Last year at the annual homeschool convention I picked up a book called "His Help Meet" and spent several month reading through it. While I don't totally agree with everything in the book I do have to admit that I fell short in many, many areas when it came to being a good helpmeet. Yes, I could argue that I do a LOT around the house, in both mine and Josh's ministries, homeschool our children, pay the bills, tend to...........and the list could go on and on, but I have not always done it with a submissive and servant filled heart. I have to admit that I tend to "keep score" a lot of times. Not on paper and not even on a daily, weekly, or monthly basis but subcontiously and then about 2 days before I start my period I like to bring random things up.

Over the past year, but especially in the months following our anniversary I have really been trying to see my primary goal as "keeper of my home" and "helpmate". Since the book I got last year was so good I decided to make it a tradition to pick up a new "learning to be a better wife" book each year at the homeschool convention. This year I picked up Excellent Wife. It has been really good.

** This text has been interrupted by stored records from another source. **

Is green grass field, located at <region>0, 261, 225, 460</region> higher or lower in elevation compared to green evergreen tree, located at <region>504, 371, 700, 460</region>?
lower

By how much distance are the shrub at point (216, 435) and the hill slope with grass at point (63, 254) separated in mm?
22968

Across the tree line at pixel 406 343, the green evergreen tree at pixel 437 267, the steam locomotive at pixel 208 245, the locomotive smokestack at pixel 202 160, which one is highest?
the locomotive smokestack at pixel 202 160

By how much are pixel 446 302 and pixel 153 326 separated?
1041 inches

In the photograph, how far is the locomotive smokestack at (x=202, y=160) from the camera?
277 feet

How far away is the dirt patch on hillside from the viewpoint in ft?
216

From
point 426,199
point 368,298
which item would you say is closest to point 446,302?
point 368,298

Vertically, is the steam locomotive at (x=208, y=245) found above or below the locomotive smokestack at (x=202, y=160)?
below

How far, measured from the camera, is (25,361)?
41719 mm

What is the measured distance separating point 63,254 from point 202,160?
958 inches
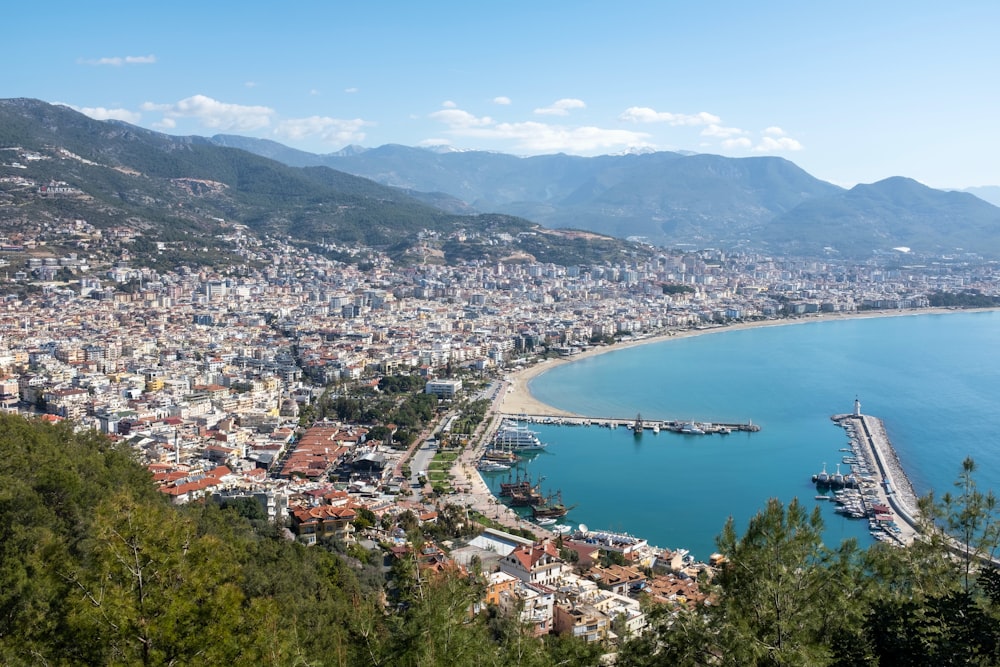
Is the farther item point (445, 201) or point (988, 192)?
point (988, 192)

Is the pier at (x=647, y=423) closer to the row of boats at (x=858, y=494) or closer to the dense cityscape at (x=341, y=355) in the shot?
the dense cityscape at (x=341, y=355)

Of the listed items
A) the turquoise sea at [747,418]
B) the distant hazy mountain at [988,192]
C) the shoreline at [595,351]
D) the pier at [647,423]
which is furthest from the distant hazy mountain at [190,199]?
the distant hazy mountain at [988,192]

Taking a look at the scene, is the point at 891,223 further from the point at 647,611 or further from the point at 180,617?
the point at 180,617

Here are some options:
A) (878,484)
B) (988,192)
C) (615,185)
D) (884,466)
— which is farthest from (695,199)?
(878,484)

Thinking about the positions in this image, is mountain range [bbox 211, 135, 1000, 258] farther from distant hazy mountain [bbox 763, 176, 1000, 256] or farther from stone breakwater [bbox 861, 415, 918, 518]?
stone breakwater [bbox 861, 415, 918, 518]

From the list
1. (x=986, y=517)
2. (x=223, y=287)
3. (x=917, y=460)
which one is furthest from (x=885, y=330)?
(x=986, y=517)

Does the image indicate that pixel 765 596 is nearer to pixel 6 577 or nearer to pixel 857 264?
pixel 6 577
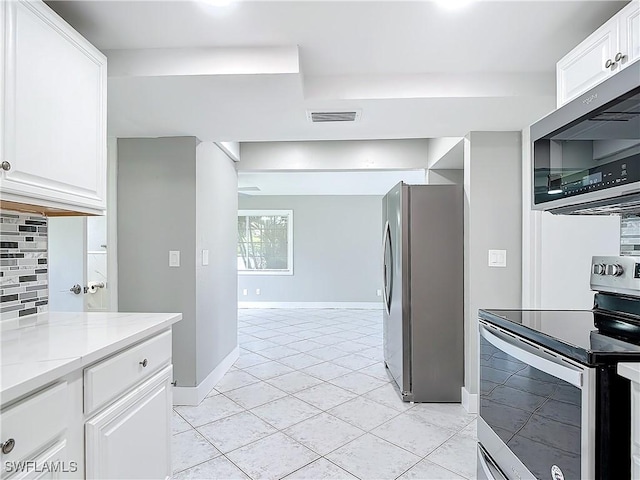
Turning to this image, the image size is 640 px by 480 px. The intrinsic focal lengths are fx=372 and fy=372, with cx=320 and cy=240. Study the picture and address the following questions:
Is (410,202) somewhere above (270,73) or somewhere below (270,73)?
below

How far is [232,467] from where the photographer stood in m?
2.06

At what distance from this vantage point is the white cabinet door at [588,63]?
4.69 ft

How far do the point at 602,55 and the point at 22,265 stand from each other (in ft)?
8.45

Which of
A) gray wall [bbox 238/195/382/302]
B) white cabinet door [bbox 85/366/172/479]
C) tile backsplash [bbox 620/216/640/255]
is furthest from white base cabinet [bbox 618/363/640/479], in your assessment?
gray wall [bbox 238/195/382/302]

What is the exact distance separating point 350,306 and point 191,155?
207 inches

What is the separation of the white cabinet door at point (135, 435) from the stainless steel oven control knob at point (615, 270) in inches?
73.1

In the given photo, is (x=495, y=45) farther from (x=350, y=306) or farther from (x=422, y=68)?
(x=350, y=306)

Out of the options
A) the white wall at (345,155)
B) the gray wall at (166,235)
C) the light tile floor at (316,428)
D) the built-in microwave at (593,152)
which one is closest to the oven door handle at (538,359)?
the built-in microwave at (593,152)

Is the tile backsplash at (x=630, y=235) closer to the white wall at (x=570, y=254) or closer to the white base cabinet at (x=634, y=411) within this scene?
the white wall at (x=570, y=254)

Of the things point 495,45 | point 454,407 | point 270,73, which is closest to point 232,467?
point 454,407

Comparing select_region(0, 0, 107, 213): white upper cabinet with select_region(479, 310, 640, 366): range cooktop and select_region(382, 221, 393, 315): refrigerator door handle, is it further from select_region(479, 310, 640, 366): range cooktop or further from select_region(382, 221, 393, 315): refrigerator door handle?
select_region(382, 221, 393, 315): refrigerator door handle

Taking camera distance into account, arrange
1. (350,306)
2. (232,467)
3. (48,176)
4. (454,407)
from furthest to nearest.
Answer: (350,306)
(454,407)
(232,467)
(48,176)

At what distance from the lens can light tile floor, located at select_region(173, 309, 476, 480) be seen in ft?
6.73

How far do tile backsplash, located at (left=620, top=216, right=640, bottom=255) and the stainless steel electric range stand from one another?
561 millimetres
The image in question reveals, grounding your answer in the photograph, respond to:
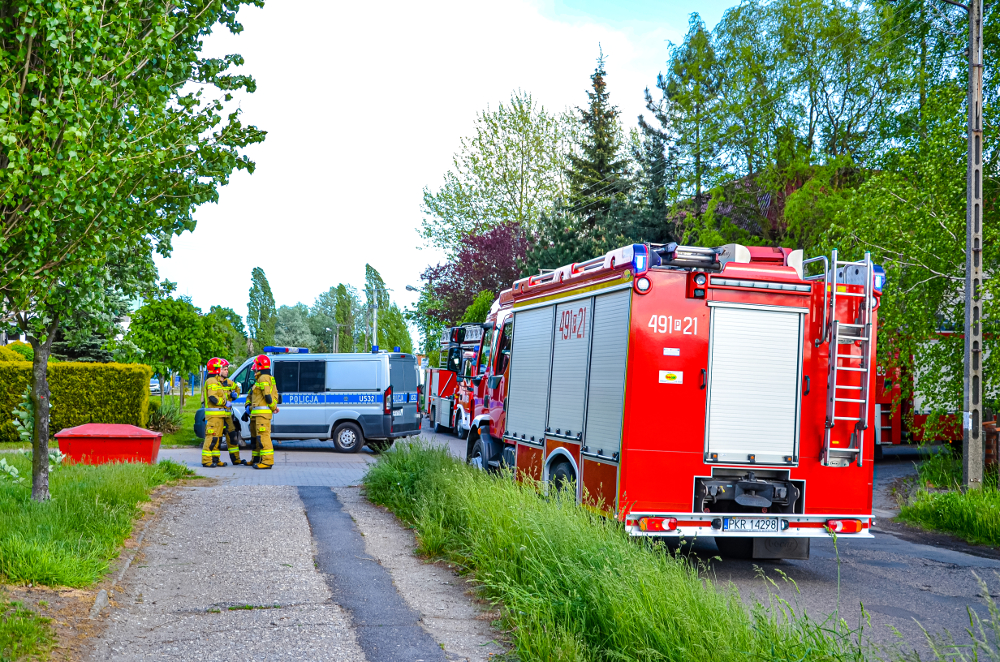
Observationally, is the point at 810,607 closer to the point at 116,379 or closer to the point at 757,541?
the point at 757,541

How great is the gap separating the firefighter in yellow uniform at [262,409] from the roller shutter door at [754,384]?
9.71 meters

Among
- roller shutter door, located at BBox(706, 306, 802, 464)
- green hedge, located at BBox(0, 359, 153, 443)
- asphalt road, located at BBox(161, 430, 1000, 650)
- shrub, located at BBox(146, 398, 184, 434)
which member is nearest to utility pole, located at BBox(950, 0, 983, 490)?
asphalt road, located at BBox(161, 430, 1000, 650)

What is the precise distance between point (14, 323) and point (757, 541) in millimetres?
7209

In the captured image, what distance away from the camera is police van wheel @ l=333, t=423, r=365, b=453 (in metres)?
20.3

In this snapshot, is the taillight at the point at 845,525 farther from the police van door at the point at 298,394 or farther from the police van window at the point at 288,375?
the police van window at the point at 288,375

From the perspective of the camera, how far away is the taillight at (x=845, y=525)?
26.0 feet

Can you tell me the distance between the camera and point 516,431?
10.7m

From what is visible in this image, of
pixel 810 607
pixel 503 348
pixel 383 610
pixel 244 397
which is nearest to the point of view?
pixel 383 610

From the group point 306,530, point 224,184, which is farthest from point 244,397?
point 224,184

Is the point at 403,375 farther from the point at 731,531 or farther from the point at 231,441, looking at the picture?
the point at 731,531

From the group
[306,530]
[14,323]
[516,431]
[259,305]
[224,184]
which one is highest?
[259,305]

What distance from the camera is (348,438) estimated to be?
2036cm

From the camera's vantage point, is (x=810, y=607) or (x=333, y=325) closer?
(x=810, y=607)

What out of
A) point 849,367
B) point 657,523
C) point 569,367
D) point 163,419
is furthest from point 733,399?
point 163,419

The thing that I struggled with for many of the first years of my marriage was being a "strong" woman yet still having a gentle spirit. I am by nature a "go-getter", a slight loud-mouth :-), stong-willed, determined, a people pleaser, and have watched my mom do whatever she set her mind to. So I thought that when the Bible said that I was supposed to have a gentle and quiet spirit I thought God must not have been speaking to me because He designed me how I am, right? He made me outgoing, loud, fun, determined, etc., right? My personality and that verse never seemed to mesh, but the older I get and the longer I've been married I am coming to a new understanding of that verse. It doesn't mean that I have to change who God made me to be, but it does mean that I am to have a servant's heart and ATTITUDE in everything I do. In my home, in my marriage, with my family, in ministry.....

I will fail. I know that for a fact, but I am trying. I am trying to be a "helper" for Josh that is suitable for him. Someone that lifts up and NEVER tears down, someone that seems the good not the evil, someone that encouages not nags, someone that always believes, always hopes, always loves. My period will come around next month and I will have the urge to vere away from my naturally happy nature for a brief 24 time stent, but I will CHOSE to not give into my flesh. I will CHOSE to be Christ-like, I will CHOSE to be content, I will CHOSE to be happy, I will CHOSE to be encouraging, I will CHOSE to be a servant, and I will do it with a happy heart because I love Jesus and that's what he's called me to do.

Thank you Lord for a wonderful husband who has chosen to serve you, love you, and raise his family for you. I am very blessed! Help me to always look for the good. You are amazing and so is the family you gave me!!!

1 comment:

Abbi said...

Great post! I can relate in so many ways.